KABAR HUTAN
Karangan Khas / 8 Mar 2019
Perempuan adat belum masuk peta kesetaraan jender
Bagaimana sebaiknya menempatkan kesetaraan hak masuk dalam peta
Kehidupan perempuan sehari-hari di komunitas adat La Roya, Peru. JuaCarlos Huayllapuma/CIFOR
Setiap peta memiliki kisahnya sendiri – cerita mengenai hubungan kita dengan lahan.
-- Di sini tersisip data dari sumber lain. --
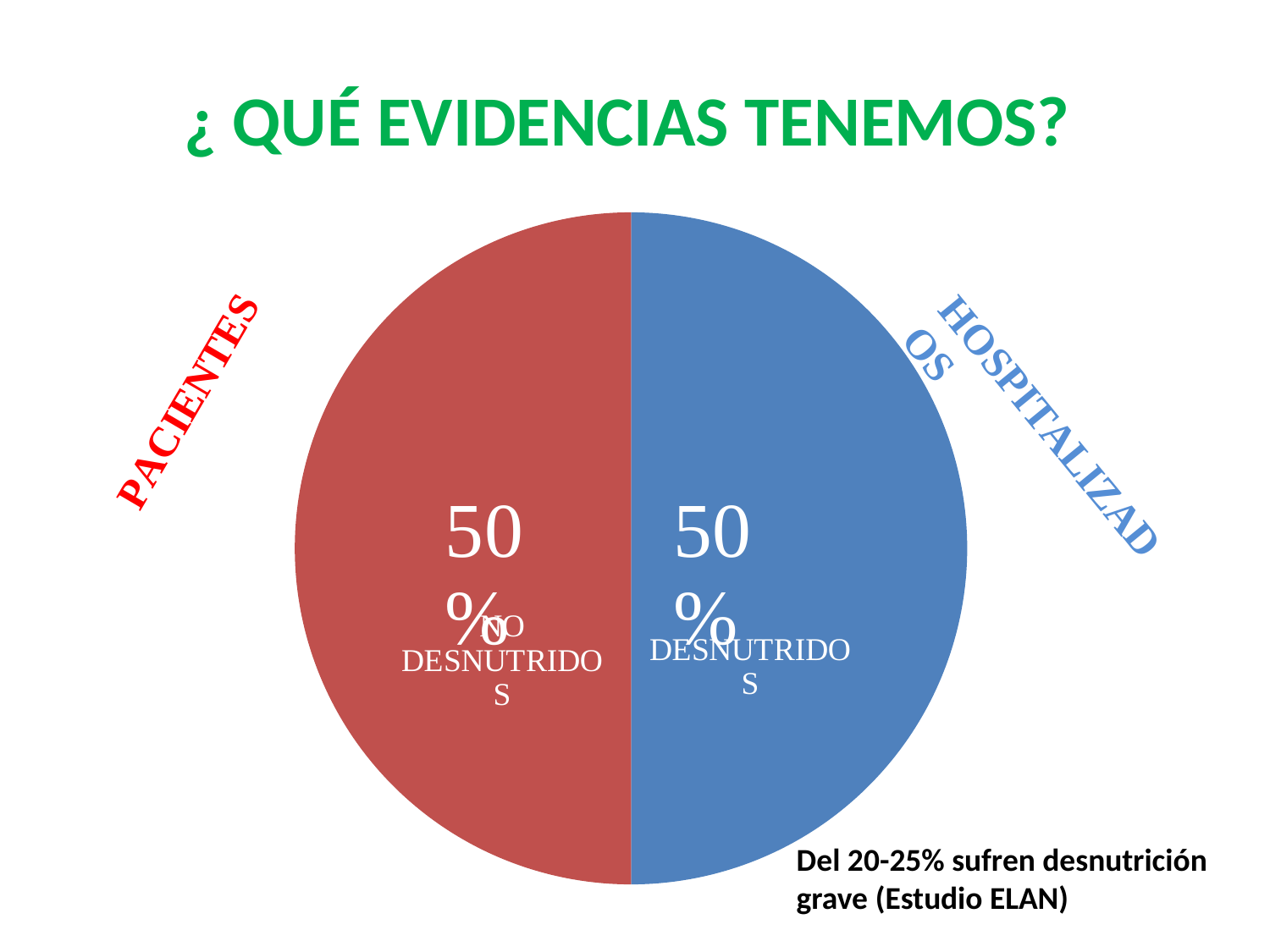
Is the DESNUTRIDOS slice larger, smaller, or the same size as the NO DESNUTRIDOS slice? the same size How many slices does the pie chart have? 2 What share of the pie does the NO DESNUTRIDOS slice represent? 50% What colour is the NO DESNUTRIDOS slice? red What kind of chart is shown on the slide? pie chart What percentage is shown for the NO DESNUTRIDOS slice? 50% What colour is the DESNUTRIDOS slice? blue What percentage is shown for the DESNUTRIDOS slice? 50% What is the total of the two slices in the pie chart? 100% What is the difference between the DESNUTRIDOS and NO DESNUTRIDOS percentages? 0%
Tahun 2015, tim peneliti Pusat Penelitian Kehutanan Internasional (CIFOR) dan Universidad Nacional Agraria La Molina bertanya pada penduduk asli di wilayah Sungai Napo di Peru saat menyusun peta lahan masyarakat dan bagaimana pemanfaatannya. Mereka menggelar sekali loka karya dengan para lelaki, dan sekali dengan perempuan secara terpisah – dan ternyata hasil peta tidak sama.
Kedua kelompok itu menandai desa, hutan sekunder sekitar, dan tanaman di peta yang sama.
Hasil peta kelompok perempuan lebih rinci dan memiliki informasi tepat mengenai lokasi hasil hutan bukan kayu – tiga jenis pohon sawit yang menjadi sumber para perempuan memetik buah untuk pasar lokal, dan jaringan jalan setapak menuju ke dalam hutan.
“Dari hasil peta kelompok lelaki, kita bisa mengatakan bahwa mereka bukan yang memetik buah-buahan, perempuanlah yang melakukannya,” kata Iliana Monterroso, peneliti CIFOR yang menjadi koordinator lapangan. “Perempuan memiliki perbedaan pengetahuan di banding lelaki, bukan lebih baik, hanya saja berbeda.”
Saat ini, Peru tengah melakukan pengalokasian lahan untuk masyarakat asli – proses pengakuan dan formalisasi lahan tradisional menjadi tenurial lahan yang legal. Dari proses inilah muncul urgensi keberadaan peta. Mengingat proses ini membutuhkan demarkasi batas lahan, masyarakat dan pemerintah memetakan wilayah mereka.